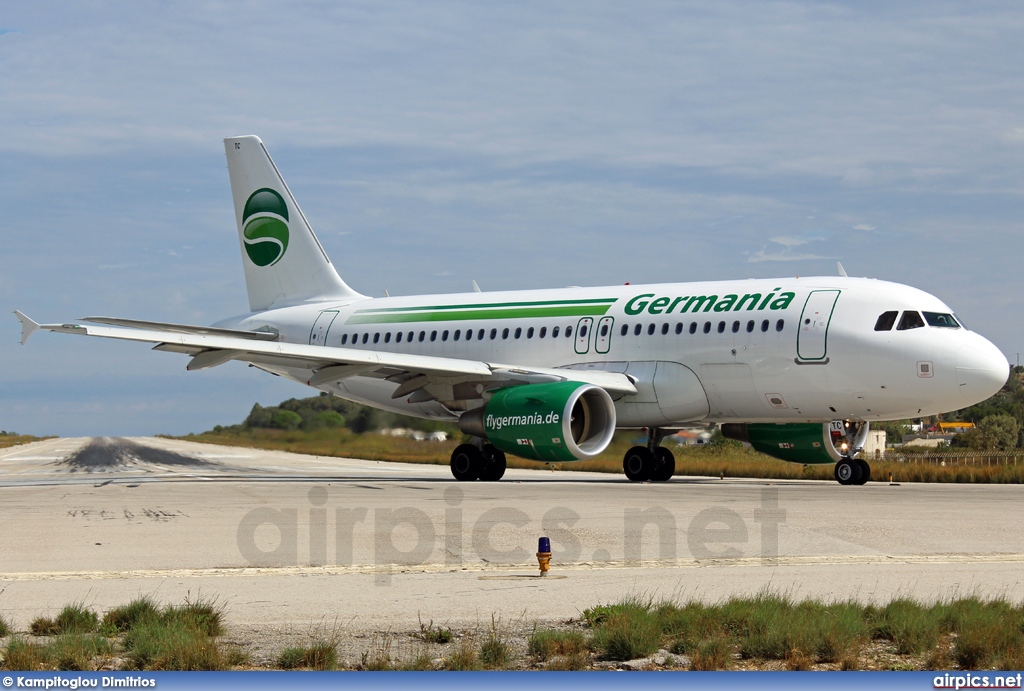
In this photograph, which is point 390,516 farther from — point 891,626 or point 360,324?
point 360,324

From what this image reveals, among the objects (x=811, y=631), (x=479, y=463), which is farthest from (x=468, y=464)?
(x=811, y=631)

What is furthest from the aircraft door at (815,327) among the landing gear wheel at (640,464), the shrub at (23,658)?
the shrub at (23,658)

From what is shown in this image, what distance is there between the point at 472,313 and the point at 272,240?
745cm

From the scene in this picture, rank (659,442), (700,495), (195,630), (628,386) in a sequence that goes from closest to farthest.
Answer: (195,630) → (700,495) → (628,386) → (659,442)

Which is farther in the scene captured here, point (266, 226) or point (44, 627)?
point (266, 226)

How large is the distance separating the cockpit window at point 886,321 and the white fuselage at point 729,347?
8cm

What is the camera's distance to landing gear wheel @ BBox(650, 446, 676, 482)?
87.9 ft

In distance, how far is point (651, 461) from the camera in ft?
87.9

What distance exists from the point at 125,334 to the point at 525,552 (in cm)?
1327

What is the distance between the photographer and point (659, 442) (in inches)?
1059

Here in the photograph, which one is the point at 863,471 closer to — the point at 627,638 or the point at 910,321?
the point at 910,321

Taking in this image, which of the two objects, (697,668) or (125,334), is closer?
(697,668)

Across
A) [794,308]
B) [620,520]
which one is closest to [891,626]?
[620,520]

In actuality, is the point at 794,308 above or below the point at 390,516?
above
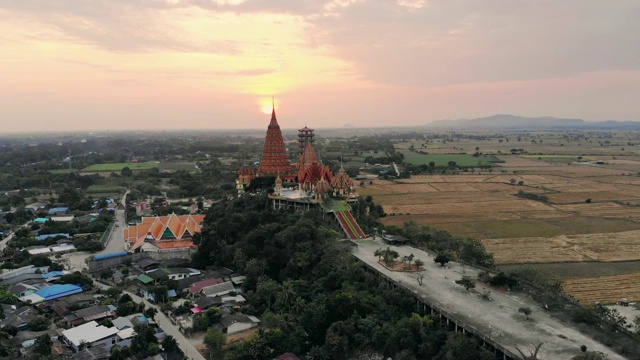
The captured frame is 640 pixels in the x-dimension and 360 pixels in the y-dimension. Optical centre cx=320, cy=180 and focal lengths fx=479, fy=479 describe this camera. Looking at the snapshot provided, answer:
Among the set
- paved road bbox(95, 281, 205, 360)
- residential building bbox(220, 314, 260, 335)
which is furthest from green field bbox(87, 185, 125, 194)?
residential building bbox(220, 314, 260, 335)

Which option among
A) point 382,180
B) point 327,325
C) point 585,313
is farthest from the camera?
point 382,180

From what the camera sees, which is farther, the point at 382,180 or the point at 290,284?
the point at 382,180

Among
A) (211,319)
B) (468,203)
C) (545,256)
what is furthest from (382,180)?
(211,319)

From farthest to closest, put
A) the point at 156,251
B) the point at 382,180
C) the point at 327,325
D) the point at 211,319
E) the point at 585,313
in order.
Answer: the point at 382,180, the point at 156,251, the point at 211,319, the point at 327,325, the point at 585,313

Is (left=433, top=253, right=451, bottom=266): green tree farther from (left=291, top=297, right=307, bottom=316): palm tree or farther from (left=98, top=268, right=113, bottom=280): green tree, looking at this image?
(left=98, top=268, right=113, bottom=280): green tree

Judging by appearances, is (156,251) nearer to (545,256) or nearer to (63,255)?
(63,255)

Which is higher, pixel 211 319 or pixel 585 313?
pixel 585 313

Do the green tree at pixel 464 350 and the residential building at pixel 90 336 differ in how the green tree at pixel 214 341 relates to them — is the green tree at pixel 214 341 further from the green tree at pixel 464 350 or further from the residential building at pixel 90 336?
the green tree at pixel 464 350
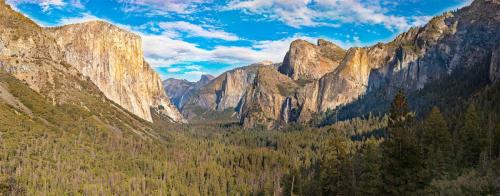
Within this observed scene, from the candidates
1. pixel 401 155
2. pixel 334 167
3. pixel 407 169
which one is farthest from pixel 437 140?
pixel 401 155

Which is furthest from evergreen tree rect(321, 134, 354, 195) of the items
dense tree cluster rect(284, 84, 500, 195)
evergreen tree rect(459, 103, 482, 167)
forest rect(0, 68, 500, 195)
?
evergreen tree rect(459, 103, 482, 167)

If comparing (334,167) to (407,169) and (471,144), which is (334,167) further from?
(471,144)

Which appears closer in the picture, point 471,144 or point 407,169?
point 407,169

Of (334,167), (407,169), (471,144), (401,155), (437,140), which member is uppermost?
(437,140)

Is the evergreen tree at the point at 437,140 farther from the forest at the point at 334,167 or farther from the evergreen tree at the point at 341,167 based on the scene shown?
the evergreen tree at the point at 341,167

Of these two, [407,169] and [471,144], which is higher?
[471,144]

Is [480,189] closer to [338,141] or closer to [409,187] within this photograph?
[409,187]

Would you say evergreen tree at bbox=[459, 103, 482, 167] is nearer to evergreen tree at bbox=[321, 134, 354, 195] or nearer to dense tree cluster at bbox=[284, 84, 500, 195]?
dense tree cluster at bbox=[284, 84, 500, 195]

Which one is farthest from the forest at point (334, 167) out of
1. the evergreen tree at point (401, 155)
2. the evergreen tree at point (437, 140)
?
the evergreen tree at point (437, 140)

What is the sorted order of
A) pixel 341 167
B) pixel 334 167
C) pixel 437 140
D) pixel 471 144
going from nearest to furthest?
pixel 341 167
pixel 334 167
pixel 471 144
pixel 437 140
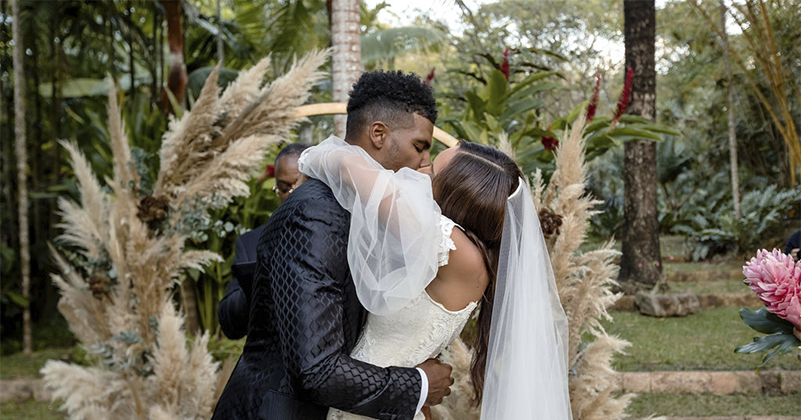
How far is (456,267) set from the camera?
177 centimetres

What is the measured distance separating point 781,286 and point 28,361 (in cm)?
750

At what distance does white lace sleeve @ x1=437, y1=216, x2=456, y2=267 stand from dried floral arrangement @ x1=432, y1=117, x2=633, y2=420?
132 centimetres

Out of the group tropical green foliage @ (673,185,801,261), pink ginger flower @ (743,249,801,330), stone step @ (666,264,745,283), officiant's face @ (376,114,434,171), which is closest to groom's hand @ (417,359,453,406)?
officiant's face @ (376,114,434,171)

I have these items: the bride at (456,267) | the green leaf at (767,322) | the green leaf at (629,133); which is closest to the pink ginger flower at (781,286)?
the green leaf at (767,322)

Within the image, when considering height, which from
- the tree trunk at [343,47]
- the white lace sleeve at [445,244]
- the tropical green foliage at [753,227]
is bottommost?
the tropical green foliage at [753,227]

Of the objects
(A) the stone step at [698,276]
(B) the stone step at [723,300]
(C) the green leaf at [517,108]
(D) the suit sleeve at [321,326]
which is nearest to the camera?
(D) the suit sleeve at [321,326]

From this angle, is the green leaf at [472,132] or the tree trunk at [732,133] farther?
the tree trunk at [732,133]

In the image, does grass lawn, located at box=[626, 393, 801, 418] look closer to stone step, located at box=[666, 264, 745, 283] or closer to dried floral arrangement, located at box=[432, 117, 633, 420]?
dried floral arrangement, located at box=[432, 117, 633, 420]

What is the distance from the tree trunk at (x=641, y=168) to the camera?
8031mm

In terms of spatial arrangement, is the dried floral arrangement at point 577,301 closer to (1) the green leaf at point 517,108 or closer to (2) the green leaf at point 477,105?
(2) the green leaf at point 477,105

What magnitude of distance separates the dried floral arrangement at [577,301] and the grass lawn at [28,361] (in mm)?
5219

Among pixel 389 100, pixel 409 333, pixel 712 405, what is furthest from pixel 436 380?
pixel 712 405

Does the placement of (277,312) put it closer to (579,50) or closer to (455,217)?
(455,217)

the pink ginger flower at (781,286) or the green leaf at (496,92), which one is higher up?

-=-=-

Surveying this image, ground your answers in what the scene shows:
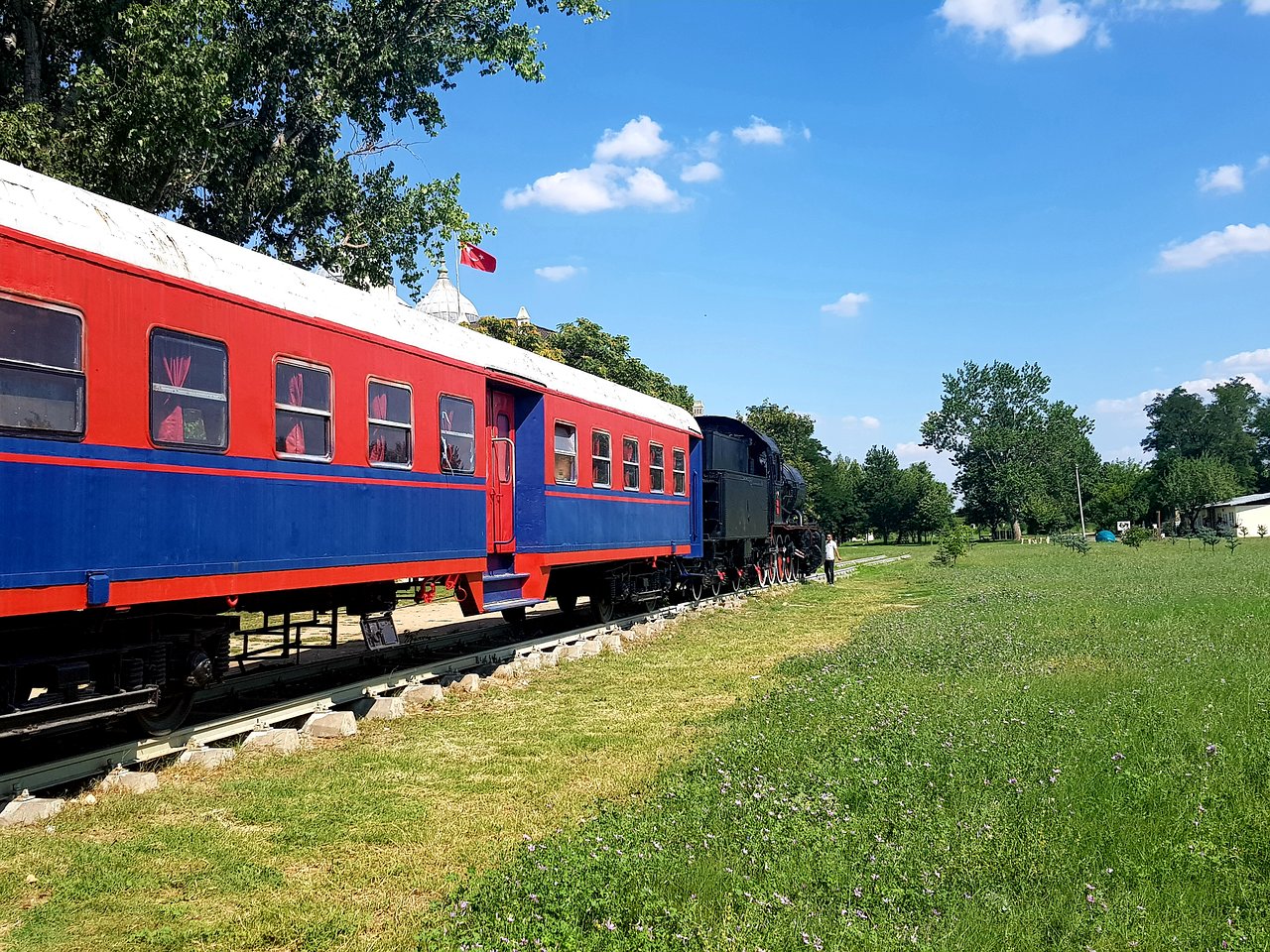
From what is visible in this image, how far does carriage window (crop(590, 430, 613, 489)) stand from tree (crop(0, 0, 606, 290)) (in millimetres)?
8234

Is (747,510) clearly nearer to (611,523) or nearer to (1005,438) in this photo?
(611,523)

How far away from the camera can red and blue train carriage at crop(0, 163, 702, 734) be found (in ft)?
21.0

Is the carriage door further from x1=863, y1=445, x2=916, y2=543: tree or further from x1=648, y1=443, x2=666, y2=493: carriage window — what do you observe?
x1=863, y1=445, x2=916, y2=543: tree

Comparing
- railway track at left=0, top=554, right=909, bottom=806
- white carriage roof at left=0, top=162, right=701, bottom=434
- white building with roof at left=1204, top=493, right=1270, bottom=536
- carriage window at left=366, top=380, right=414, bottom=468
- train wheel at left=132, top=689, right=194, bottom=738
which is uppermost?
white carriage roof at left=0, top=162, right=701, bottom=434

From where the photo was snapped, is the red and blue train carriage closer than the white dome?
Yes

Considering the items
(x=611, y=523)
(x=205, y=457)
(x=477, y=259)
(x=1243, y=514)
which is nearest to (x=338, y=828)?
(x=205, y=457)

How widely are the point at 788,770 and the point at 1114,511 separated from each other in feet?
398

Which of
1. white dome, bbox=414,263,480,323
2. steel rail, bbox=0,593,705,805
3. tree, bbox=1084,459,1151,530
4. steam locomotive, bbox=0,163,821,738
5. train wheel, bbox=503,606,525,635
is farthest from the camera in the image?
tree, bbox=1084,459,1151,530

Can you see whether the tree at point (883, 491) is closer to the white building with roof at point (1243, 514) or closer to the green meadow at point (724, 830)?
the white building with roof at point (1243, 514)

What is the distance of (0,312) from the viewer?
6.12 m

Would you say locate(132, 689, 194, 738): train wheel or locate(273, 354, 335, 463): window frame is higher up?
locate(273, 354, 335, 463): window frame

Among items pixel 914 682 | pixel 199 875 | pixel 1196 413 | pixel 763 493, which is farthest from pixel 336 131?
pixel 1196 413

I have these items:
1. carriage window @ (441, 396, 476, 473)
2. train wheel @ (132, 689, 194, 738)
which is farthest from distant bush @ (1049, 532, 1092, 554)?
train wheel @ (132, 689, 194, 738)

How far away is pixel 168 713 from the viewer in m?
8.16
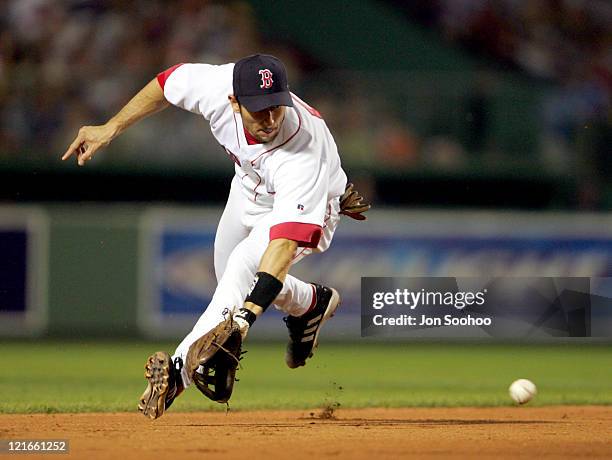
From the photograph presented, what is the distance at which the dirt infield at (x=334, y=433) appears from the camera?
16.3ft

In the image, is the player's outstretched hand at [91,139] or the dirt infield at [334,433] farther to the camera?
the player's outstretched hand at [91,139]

-=-=-

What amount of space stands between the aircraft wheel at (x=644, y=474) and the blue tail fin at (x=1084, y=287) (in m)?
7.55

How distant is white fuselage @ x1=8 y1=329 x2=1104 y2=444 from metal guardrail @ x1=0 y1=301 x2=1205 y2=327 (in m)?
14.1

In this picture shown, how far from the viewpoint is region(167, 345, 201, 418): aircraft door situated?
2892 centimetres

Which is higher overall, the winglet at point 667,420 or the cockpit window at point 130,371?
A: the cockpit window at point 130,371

-=-=-

Please lay out everything in the material above, from the line containing "Does the placement" down to the line containing "the pink ginger flower at (781,286) or", as a JSON list of strings with one string per line and blank lines left out.

Worked solution:
[
  "Does the placement of (277,312) put it closer to (579,50) or closer to (455,217)?",
  "(455,217)",
  "the pink ginger flower at (781,286) or the green leaf at (496,92), which one is higher up?"
]